Biomass densifier apparatus

Abstract

A portable extruding apparatus that is capable of densifying biomass to greater densities and higher caloric values than has been possible heretofore. This capability is possible through the use of a vented barrel on the end of the extruder that allows for the escape of any gasses that are built-up during the compression and densification process without loss of any of the densifying material through the vents of the barrel during the processing.

Description

The instant invention deals with a portable, vertical and horizontal extruding apparatus that is capable of densifying biomass to greater densities having higher British Thermal Unit (btu) potential than has been possible heretofore by using higher btu feed stock. This capability is possible through the use of a vented barrel that allows for the escape of any gasses that are built-up during the compression and densification process. The vents allow the compaction of high btu products by allowing the escape of gasses created by friction during the compression process

BACKGROUND OF THE INVENTION

This invention deals with an extruding apparatus that is capable of densifying biomass to greater densities than has been possible heretofore. This invention allows the processing of material with heat content as high as 12,000 btu/lb., which is hotter than almost all coal used today, and, more importantly, much cleaner, that is, ultra low sulfur, low mercury and carbon dioxide neutral.

Pelletizing biomass, especially wood products, has been used in the United States for a long time. A high degree of compaction, that is, densification, and pellet toughness, that is, a pellet's resistance to disintegration, are the desired properties of a commercial pellet product.

Most prior art pelletizers and densification apparatii attempt to extrude particulate matter through a die of relative short barrel length. In such equipment, the particles are exposed to the compacting, shaping and densification forces in the barrel for only a short time.

As early as 1892, in U.S. Pat. No. 474,412, continuous production of pellets to bricks that were used as fuel was disclosed. This disclosure dealt with particulate matter that was coal dust mixed with a binder, such a mixture being fed between converging belts and compacted into briquettes that were ultimately transported and burned.
===
Problem
Please copy the passage in the biomass densifier text word for word, from "Most prior art" to "transported and burned.".

Data extract
===
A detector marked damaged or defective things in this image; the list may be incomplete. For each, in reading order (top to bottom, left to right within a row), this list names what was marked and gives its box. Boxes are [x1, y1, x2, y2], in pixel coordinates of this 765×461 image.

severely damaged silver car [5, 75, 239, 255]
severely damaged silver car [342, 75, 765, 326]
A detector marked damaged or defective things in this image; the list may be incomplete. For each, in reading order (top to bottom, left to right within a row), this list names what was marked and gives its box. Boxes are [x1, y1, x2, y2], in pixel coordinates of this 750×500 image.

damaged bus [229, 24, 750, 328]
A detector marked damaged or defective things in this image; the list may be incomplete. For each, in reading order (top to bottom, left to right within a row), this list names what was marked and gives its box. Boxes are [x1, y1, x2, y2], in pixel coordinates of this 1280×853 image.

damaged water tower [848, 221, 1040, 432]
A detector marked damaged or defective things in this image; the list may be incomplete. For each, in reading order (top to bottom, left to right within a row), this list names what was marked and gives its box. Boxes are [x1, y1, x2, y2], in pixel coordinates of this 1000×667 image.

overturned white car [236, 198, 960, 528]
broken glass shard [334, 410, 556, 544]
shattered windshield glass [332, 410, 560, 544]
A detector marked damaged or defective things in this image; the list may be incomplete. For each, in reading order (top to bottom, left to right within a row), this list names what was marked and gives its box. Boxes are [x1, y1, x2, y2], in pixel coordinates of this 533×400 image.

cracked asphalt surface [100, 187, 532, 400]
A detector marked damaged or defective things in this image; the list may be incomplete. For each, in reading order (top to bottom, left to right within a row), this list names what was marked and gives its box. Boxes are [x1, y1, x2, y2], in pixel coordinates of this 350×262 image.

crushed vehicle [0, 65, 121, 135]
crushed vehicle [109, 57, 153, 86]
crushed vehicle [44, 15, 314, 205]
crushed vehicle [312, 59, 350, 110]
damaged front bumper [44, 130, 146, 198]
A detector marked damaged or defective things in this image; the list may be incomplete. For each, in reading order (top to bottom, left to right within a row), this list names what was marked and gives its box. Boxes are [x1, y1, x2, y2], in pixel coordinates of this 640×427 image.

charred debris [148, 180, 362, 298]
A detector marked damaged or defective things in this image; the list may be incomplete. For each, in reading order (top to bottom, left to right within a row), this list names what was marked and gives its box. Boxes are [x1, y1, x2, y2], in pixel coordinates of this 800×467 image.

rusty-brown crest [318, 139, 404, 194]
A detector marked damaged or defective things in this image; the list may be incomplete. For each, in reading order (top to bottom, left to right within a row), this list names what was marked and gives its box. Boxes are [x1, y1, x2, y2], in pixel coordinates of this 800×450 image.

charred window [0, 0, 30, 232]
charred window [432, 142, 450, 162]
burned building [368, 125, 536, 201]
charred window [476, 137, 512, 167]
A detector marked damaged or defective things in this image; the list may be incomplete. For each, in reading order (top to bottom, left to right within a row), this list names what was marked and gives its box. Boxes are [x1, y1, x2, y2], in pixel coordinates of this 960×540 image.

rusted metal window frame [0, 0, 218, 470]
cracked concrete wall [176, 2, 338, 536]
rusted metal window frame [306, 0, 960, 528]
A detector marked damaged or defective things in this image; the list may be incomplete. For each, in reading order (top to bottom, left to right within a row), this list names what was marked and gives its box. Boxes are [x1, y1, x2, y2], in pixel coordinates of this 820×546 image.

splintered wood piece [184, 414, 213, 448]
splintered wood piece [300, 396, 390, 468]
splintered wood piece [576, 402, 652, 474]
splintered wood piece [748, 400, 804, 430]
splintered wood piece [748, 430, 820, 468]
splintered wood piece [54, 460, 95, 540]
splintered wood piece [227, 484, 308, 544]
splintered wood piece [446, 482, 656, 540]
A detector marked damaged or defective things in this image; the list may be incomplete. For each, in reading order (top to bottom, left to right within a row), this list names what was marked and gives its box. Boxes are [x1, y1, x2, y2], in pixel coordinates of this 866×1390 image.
===
Correct result
Most prior art pelletizers and densification apparatii attempt to extrude particulate matter through a die of relative short barrel length. In such equipment, the particles are exposed to the compacting, shaping and densification forces in the barrel for only a short time.

As early as 1892, in U.S. Pat. No. 474,412, continuous production of pellets to bricks that were used as fuel was disclosed. This disclosure dealt with particulate matter that was coal dust mixed with a binder, such a mixture being fed between converging belts and compacted into briquettes that were ultimately transported and burned.